Not long after the 30-day treatment ended, Anthony was back to snorting coke.

In 1991 he lost his counseling job for missing work too many times after all-night partying sprees. Embarrassed by his drug habit and his inability to keep a job, he and his wife moved 100 miles east to Clarinda, Iowa, where it was easier to hide his addiction and shame.

With a clean slate, where no one knew Anthony Steels the drug addict, he again landed a job helping youths struggling with drugs and alcohol.

“People would always hire me because they knew me,” he said. “They knew me as Anthony the football player, the singer, Mr. Inspirational award or whatever. They didn’t know me as a dope head.”

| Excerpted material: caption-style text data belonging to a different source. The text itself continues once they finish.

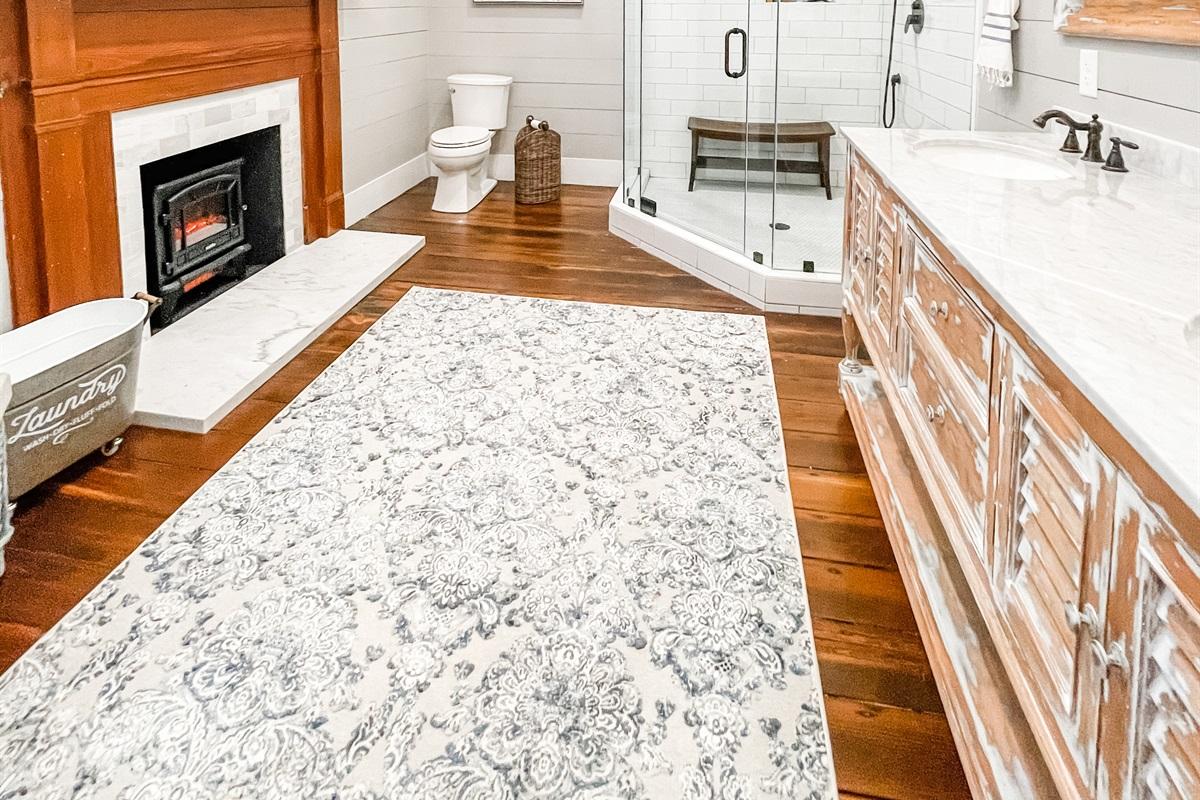 The Magnolia Suite Bathroom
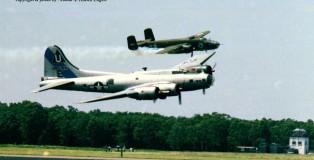 (warbird) boeing-b-17 485784-g-bedf + b-25-mitchell151632-ex-430925-nl9494z-dln-78-j-a-engels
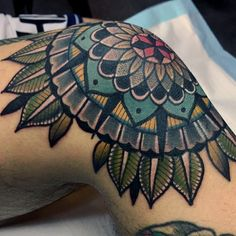 "3,402 aprecieri, 56 comentarii - •only tattoo.one luv (@micotattoo) pe Instagram: ""_ #details #mandala #knee #tattoo"""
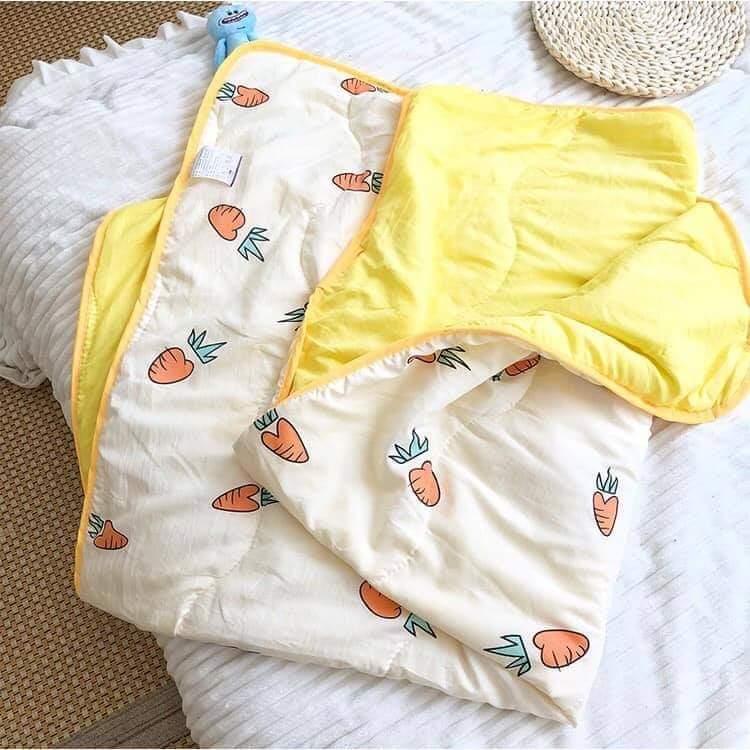 ผ้าห่มเด็กสีครีมแครอท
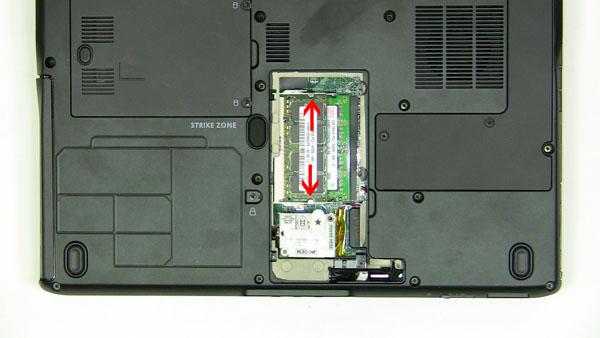 Как разобрать ноутбук Dell Inspiron 1420 / Vostro 1400: замена памяти (5)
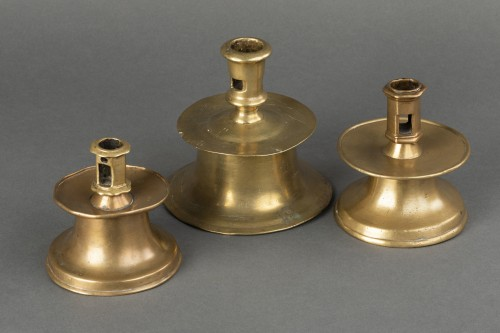Set of 3 Gothic bell candle holders - Spain - first half of the 16th  - Middle age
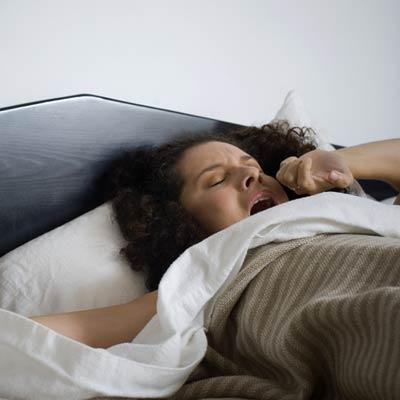 yawn-bed-migraine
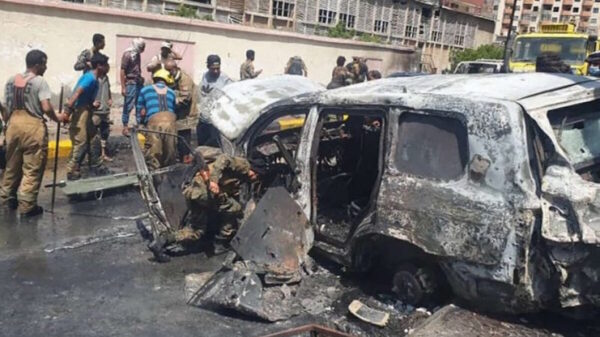 Explota coche bomba en Yemen; deja 6 muertos y 13 heridos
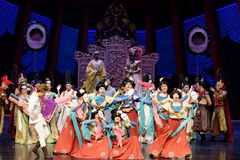 Карликовых шимпанзе танца- поступок во-вторых: пиршество в ` принцессы дворц-былинного ` драмы танца Silk Стоковые Изображения RF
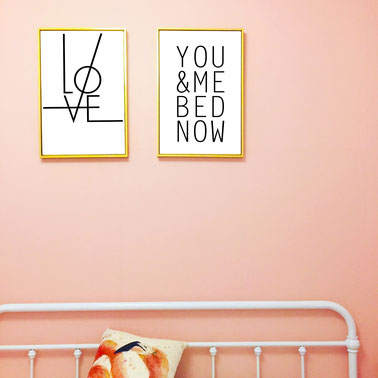 4one pictures - schlafzimmer poster - typographie - typo - quotes - bilder mit spruch - schwarz weiß - liebe - love - you me bed now - bild über bett - scandi design - skandinavisch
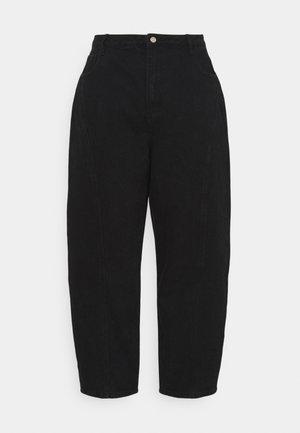 PLUS SEAMED TAPERED LEG - Straight leg jeans - black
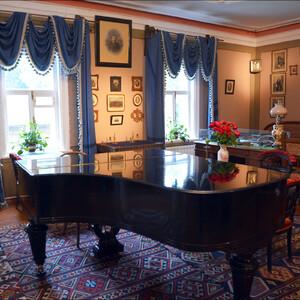 Чайковский прекрасно играл на рояле.  И на этом инструменте, прослужившим ему восемь лет, он проверял все произведения, написанные им за эти годы.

His Iowa neighbors saw a healthy man who sang in the church choir and volunteered as a youth football coach. What they didn’t see was Steels speeding down Nebraska 2 on Fridays to Lincoln to get high all weekend.

“I couldn’t look myself in the mirror,” he said. “And I couldn’t stop using.”

In 2000, after almost a decade of living two lives in Iowa and Nebraska, fed up with his life -- jobless, now divorced, afraid his double life would be exposed -- Anthony thought maybe he should find a new home, a place he was familiar with. Maybe he’d move in with his father.

So he moved to Riverside, California, looking to turn his life around.

It wasn’t long before his father threw him out, and Anthony found himself wandering along Interstate 225.

***

On U.S. 30 outside Columbus, Nebraska, Rod Bauer, an executive at Omaha’s Sienna Francis House, is trying to figure out who he just picked up from jail.

“You said you played ball?”

“Yeah, I played a little back in the day.”

“Wait,” the lifelong Husker fan said. “Are you the Anthony Steels?”

The newly released prisoner nods.

After 10 unsuccessful 30-day treatments since 1990, Steels is hoping this latest five-month program at Sienna Francis, Nebraska’s largest homeless shelter and rehab program, will help him overcome his addiction.

In rehab, the intensity he once put into football clicked and was channeled into getting sober. He dropped the ego, the Man -- the man with the football in the end zone, the man with the microphone receiving a standing ovation, the man with the money free to spend on anything he pleased -- he was freed of the man that blinded him for so long. He became spiritual, reading the Bible before bed at night, and when he got out of rehab for good, he was no longer wandering in the wilderness.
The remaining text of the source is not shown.